Era relatado da boca do pai de nossos pais as histórias que ele conhecia sobre a guerra, nas quais, por acaso, vovô ouviu-as pela primeira vez de seu próprio pai. Nosso bisavô foi um bravo militar, que morreu pelo chão que pisamos todos os dias. Já tive mais noção patriota, mas tanto quanto estes domingo nublados foram se tornando mera rotina, esse sentimento se foi perdendo. Entretanto ainda sonho com a imagem do meu antepassado sendo pulverizado com a mina escondida. Não era uma imagem rápida. Os poros se dilatando milimetricamente até os órgãos não serem mais comprimidos, mas sim expandidos. O sangue voando tentando encontrar o local que dantes pertencia, mas não podia ser impedido pela gravidade. Eu via ainda o coração querendo dar a última pulsação. Não deu tempo. E depois apareciam os outros soldados, correndo armados e cobertos pelo sangue e partes do meu bisavô. Eles nem olharam para trás. Um tiroteio. Ele gostaria de ter participado pelo menos desse último antes de explodir.
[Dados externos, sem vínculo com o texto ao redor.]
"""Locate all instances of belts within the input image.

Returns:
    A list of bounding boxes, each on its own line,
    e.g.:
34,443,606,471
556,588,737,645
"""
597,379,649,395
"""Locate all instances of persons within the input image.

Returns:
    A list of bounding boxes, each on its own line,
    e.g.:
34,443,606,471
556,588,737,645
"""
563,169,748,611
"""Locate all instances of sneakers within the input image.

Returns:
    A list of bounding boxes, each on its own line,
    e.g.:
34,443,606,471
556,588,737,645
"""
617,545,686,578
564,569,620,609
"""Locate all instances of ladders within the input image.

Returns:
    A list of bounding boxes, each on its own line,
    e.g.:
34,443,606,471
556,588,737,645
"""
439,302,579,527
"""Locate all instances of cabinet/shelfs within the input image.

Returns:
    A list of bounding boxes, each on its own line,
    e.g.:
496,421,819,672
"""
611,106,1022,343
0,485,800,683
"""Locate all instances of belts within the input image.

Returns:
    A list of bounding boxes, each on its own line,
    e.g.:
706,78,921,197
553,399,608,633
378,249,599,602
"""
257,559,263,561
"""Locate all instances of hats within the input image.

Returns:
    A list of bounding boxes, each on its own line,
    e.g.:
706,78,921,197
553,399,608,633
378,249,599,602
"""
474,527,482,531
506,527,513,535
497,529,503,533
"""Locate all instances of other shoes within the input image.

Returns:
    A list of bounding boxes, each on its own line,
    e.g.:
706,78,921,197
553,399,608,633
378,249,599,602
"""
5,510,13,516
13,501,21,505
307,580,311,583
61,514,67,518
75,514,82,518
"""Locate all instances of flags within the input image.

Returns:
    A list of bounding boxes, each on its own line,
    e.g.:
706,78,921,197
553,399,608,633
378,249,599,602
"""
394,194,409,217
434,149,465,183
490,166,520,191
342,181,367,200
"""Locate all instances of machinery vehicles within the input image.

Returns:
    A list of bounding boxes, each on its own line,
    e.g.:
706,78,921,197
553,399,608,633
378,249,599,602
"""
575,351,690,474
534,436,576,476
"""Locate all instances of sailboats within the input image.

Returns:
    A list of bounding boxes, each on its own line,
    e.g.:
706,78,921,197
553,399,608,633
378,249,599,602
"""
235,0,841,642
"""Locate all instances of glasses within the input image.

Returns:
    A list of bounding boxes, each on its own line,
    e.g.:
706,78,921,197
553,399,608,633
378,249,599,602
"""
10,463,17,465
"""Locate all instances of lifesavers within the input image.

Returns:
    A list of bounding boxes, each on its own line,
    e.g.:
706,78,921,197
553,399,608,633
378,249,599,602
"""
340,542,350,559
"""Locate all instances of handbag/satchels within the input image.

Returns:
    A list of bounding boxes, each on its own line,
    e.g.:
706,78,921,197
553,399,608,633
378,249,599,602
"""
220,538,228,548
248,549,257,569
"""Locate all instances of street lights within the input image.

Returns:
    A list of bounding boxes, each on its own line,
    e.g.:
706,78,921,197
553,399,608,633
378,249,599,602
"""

Mas nem tudo se baseava em sua morte. Os combates. Ah sim, os combates! Eram ainda mais assustadores que a mina escondida. Eram escritas cartas detalhadas a respeito disso, o que é raro. Li uma vez algumas duas. Passei três semanas sem dormir direito. Meu primo de 17 anos leu todas. Não fala sobre o assunto, e hoje em dia já não participa da roda, mas escuta da cozinha, com os olhos fechados, o vovô falando. Vai ter que se alistar ano que vem. Pretende engordar até lá para tentar não ser admitido.
Minha avó disse que essa infância fez meu avô amadurecer muito rápido, e é isso que ele quer de nós, os netos. Sendo essa a intenção ou não, molhei a cama muitas vezes.